#### What needs to be done:
Using the court report, explain in one to three sentences why Mr Brender placed Burke on the community corrections order instead of community service.

#### Document extract:
Burke, a 22-year-old first-year apprentice electrician, had previously pleaded guilty to a single charge of assault occasioning actual bodily harm.
Before delivering his decision, Mr Brender ordered the Springdale Heights man attend NSW Community Corrections in Albury for the preparation of a pre-sentence duty report.
This found Burke unsuitable for community service, as his job involved travelling outside of Albury for considerable periods of time.
His employer had made clear he would lose his job if Burke had to do this unpaid work.
For that reason, Mr Brender instead convicted Burke and placed him on the community corrections order.
The fine, he said, was large enough to inflict a genuine burden that in turn would deter him and others from committing such violence
"You're fortunate that the injuries were not worse," he said.
"This kind of attack on people in the street is totally unacceptable in the community."
The attack took place on July 7, police said, after Mr Young left a Dean Street establishment.
Burke and a friend were walking in the opposite direction to the victim.
When they encountered each other, an argument broke out and Mr Young walked aggressively towards Burke and his co-accused, who was later charged with common assault.
Burke then shoved Mr Young in the chest and twice punched him.
The teenager lost consciousness after his head hit the ground.
The co-accused then kicked Mr Young, who suffered a lacerated lip and was later diagnosed with an intracerebral bleed to the brain.
He was flown to The Alfred hospital in Melbourne, where he was placed on life-support.
Mr Cronin said he was not seeking to excuse Burke's behaviour.
"My client pushed him," he said.
"That didn't stop his aggression and my client, regrettably, punched him twice. Certainly there's an element of provocation."
Mr Cronin said Burke "deeply regrets" his actions "and he's very concerned about the victim".

#### Recorded information:
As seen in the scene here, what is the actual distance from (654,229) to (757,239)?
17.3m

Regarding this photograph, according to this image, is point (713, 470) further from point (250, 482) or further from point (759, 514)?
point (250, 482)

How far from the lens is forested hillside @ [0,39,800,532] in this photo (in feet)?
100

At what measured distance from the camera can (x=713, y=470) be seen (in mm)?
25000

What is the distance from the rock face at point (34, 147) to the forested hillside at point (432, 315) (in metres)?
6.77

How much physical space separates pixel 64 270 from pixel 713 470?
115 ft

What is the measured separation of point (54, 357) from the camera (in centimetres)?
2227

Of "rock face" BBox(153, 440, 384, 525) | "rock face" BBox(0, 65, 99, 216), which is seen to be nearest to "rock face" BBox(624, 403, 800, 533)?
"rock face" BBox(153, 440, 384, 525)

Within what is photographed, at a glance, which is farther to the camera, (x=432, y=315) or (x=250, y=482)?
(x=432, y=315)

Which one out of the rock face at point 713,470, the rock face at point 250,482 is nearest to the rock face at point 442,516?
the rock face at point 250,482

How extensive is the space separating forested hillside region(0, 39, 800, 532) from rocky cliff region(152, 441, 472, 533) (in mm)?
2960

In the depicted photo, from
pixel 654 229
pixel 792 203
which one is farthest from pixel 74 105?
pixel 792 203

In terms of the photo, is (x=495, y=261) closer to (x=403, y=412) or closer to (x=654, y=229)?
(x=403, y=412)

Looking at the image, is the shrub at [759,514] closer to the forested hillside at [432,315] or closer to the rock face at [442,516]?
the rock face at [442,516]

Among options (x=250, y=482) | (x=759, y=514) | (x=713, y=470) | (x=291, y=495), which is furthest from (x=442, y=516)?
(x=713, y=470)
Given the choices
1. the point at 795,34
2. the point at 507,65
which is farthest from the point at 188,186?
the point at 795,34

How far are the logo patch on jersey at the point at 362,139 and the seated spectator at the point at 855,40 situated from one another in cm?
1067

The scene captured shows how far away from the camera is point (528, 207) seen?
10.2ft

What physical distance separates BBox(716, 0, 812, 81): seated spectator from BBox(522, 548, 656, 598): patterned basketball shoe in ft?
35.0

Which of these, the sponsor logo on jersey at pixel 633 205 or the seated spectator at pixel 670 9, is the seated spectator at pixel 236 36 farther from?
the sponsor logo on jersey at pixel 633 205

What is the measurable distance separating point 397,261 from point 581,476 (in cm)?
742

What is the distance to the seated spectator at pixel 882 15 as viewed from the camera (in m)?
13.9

#### Expected answer:
The pre-sentence duty report found Burke unsuitable for community service because his job as an apprentice electrician involved travelling outside of Albury for considerable periods of time. His employer had made clear that Burke would lose his job if he had to do the unpaid work, so Mr Brender convicted him and placed him on the community corrections order instead.